Mr Robertson said Edith River -- which flows into the Ferguson River and then the Daly River -- was under serious threat from cyanide, heavy metal and acid water pollution from the mine.
He said the handling of clean-up and rehabilitation was a fiasco and the mine was a toxic time bomb.
"Issues surrounding the clean-up of the Mt Todd mine near Katherine are so serious that an independent Commission of Inquiry under the NT Inquiries Act is needed to investigate and provide government and the public with a full, open and honest report," he said.
Mr Robertson said other issues included how to manage the massive stockpile of waste rock -- 40 million tonnes spread over 75ha -- which was causing "acid rock drainage" and has the potential to damage aquatic ecosystems and downstream water users.
The Government has admitted proper site rehabilitation would cost as much as $20 million.
Mines Department deputy director Richard Jackson said the cyanide tanks had been sold to salvagers Aussiequip Pty Ltd.

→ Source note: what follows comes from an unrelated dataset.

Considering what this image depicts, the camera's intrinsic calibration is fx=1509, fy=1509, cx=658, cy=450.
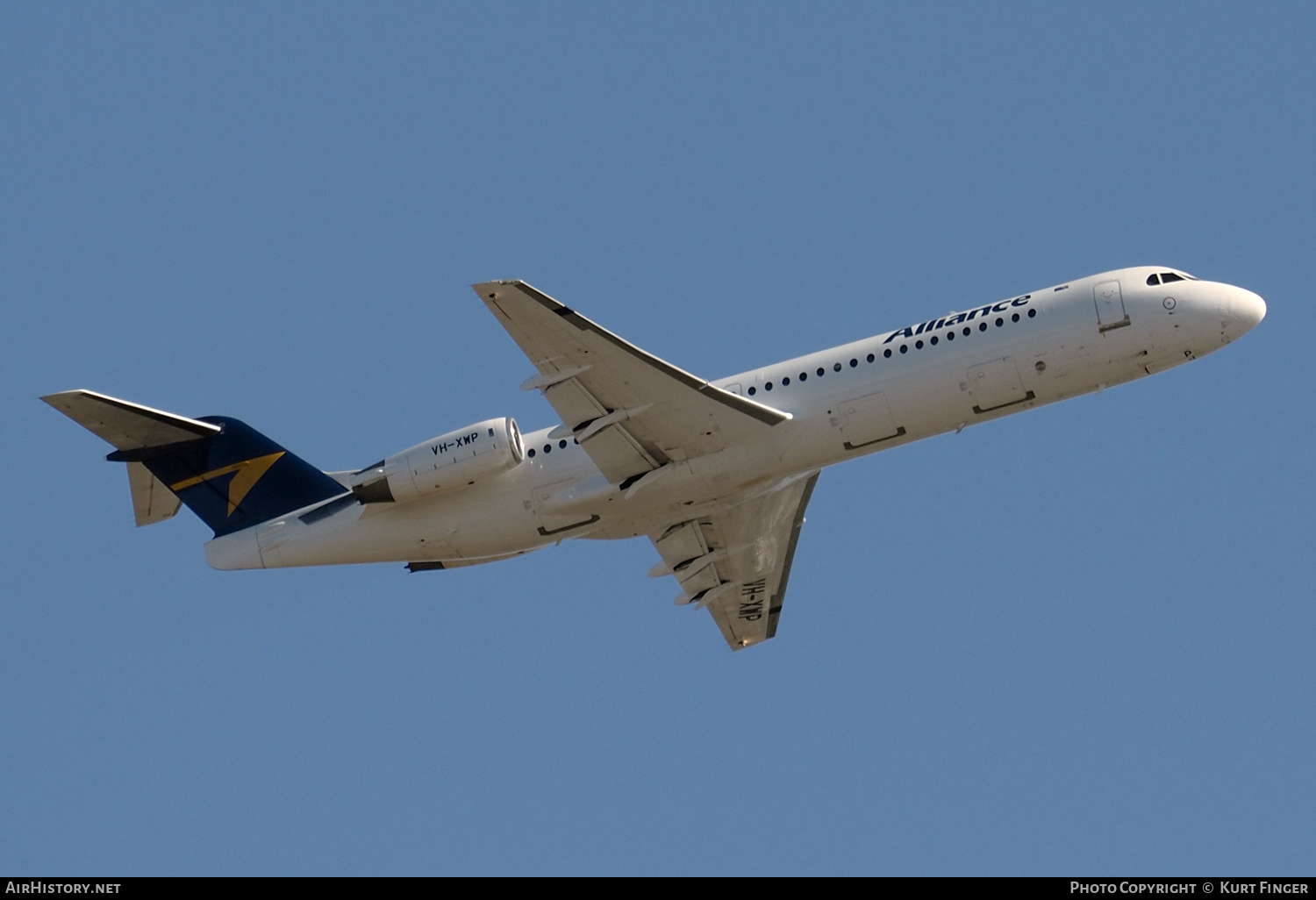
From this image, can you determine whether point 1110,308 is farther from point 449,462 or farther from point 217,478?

"We have no information that the cyanide has escaped to the environment and as far as we are concerned it is still in the tanks," Mr Jackson said.

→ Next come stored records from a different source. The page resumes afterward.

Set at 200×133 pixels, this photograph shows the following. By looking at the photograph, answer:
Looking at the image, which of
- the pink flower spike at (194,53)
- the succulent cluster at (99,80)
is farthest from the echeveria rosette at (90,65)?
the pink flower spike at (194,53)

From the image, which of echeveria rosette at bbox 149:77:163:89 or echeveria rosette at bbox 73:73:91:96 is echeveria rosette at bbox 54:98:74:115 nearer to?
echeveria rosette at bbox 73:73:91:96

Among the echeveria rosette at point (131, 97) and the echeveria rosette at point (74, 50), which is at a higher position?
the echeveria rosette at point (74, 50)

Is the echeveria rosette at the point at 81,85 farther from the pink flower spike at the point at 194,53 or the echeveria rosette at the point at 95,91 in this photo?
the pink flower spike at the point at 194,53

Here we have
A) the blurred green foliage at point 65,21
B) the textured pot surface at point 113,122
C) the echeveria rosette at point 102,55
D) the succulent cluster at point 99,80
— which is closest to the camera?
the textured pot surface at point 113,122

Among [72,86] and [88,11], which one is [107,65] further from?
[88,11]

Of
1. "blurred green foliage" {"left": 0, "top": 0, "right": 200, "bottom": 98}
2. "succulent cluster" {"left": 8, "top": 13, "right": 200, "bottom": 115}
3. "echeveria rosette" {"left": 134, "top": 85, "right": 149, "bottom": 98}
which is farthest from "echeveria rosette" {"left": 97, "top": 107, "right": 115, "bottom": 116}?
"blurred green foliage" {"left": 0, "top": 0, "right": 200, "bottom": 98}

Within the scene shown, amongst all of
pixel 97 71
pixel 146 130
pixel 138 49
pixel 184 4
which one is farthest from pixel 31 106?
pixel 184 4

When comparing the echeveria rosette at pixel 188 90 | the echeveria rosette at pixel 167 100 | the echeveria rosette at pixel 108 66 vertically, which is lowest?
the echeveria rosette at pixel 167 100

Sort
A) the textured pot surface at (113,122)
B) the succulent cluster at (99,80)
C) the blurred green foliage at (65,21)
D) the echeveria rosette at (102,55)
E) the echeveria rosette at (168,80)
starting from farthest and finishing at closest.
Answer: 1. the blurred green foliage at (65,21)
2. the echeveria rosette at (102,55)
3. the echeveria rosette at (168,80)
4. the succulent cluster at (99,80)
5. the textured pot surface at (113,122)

He said removing the cyanide was very expensive so it "will more than likely be put into a tailings dam".
Aussiequip on-site manager Colin Freeman said the cyanide had not been moved.
"But it doesn't belong to us, it belongs to the Government -- we bought the tanks but not the cyanide," Mr Freeman said. "We are not responsible for it.
"We keep saying to them: 'remove it from the tanks'."